In older version the device was not removed, so there was a behavior change.

>
> >    And the lpfc driver does not have a
> > setting for the fast_io_fail_tmo and that would seem to be what is
> > actually needed/wanted.
>
> That is set via the generic scsi_transport_fc layer. Normally you do it
> with multipath-tools, as the parameter is only useful in multipath
> scenarios.
>
> >  The reason for setting it was we have had fc
> > fabric failures that did not result in an error being return to
> > multipath, such that multipath could not failover to the other
> > working
> > paths.
>
> You should have been setting fast_io_fail_tmo in multipath.conf.
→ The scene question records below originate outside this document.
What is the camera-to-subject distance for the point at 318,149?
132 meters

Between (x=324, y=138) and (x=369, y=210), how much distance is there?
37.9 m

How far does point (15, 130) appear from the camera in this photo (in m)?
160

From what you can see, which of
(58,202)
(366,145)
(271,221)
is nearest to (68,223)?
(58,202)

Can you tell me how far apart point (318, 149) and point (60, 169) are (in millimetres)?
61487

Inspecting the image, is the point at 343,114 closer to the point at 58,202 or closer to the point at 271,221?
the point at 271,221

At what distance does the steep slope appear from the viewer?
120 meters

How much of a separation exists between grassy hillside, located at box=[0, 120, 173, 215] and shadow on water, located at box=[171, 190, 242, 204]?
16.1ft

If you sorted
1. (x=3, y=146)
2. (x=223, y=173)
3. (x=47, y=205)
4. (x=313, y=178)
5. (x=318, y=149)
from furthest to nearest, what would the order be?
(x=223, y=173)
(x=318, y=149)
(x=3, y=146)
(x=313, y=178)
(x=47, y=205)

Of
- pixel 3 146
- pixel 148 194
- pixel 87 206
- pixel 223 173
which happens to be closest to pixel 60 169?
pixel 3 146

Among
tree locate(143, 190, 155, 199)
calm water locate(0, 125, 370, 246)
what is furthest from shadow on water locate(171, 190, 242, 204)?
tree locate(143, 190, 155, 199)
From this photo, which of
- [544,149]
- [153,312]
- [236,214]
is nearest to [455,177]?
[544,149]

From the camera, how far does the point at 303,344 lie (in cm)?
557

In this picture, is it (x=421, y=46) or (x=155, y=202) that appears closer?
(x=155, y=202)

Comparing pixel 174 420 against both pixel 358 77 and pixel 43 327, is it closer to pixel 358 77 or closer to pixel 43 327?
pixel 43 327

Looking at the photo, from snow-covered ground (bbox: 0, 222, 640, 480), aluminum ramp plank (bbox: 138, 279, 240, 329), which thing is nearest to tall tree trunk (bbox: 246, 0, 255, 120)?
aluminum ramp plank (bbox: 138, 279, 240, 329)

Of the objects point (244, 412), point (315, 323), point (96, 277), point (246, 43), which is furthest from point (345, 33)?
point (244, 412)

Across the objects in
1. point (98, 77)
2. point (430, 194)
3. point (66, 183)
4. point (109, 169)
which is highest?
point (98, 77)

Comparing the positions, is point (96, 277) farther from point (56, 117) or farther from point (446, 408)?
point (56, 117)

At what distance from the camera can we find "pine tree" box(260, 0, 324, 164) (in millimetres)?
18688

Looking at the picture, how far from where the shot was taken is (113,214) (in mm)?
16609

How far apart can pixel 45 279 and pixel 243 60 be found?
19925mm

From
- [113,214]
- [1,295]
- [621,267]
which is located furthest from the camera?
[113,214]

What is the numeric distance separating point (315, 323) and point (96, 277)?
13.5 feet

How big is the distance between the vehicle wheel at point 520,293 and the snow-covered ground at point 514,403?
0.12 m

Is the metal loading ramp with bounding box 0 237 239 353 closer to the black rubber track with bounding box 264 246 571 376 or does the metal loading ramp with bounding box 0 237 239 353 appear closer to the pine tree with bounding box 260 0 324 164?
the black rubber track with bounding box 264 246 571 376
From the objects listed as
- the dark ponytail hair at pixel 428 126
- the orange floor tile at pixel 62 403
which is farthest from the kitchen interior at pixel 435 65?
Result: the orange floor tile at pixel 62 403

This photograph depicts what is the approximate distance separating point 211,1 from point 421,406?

When we started setting the lpfc parameter, multipath did not yet
manage fast_io_fail_tmo nor dev_loss_tmo so it was not an option.

> > We are thinking of setting dev_loss_tmo to 86400 (24 hours) as that
> > is
> > a happy medium, and leaves the paths around during reasonable events,
> > but results in a clean-up at 24 hours.
>
> That sounds reasonable. But that's a matter of policy, which
> differs vastly between different installations and administrator
> preferences. The point I'm trying to make is: it doesn't make a lot
> of sense to tie this setting to the storage hardware properties, as
> multipath currently does. It's really much more a matter of data center
> administration. That's different for fast_io_fail_tmo - it makes
> sense to relate this timeout to hardware properties, e.g. the time it
> takes to do failover or failback.
>
> IMO, in a way, the different dev_loss_tmo settings in multipath's
> hardware table reflect the different vendor's ideas of how the storage
> should be administrated rather than the actual properties of the
> hardware.

And that is kind of the conclusion we were coming to, it is a
preference based on datacenter admin.

>

> > Do you have an idea how many years ago the dev_loss_tmo started
> > actually removing the device?   I am guessing when that was
> > backported
> > into rhel was what I saw it start, but iI don't know exactly when it
> > was backported.
>
> I can see it in 2.6.12 (2005):
>
> https://elixir.bootlin.com/linux/v2.6.12/source/drivers/scsi/scsi_transport_fc.c#L1549
>
In rhel5 (2.6.18+) it did not actually delete the device I believe
until around 5.8, so all of the magic may not have quite been working
yet.

> You need to understand that, when time starts ticking towards the
> dev_loss_tmo, the FC remote port port is *already gone*. On the
> transport layer, there's nothing to "remove" any more. The kernel just
> keeps the SCSI layer structures and waits if the device comes back, as
> it would for temporary failures such as network outage or an operator
> having pulled the wrong cable.
>

We understand that.  The issues seem to be that once the device is
deleted the process that brings the devices back as a path when the
rport/cable is fixed is not reliable (it fails say 1 in 100 events and
causes issues) when the cable is far enough removed from the host (ie
the array port connect to a fc switch).   And when routed fc storage
is involved everything gets much less reliable all around.  It always
works if the cable issue being fixed is the cable to the host, but
once it gets far enough away there seem to be an issue sometimes.   So
the hope is if the device is still there and still being probed my
multipath that there will be less reliance on the imperfect fc magic,
it may or may not help anything, and we may have to upgrade something
and actively scan and resolve path issues manually before upgrading
the next component that will take out another path.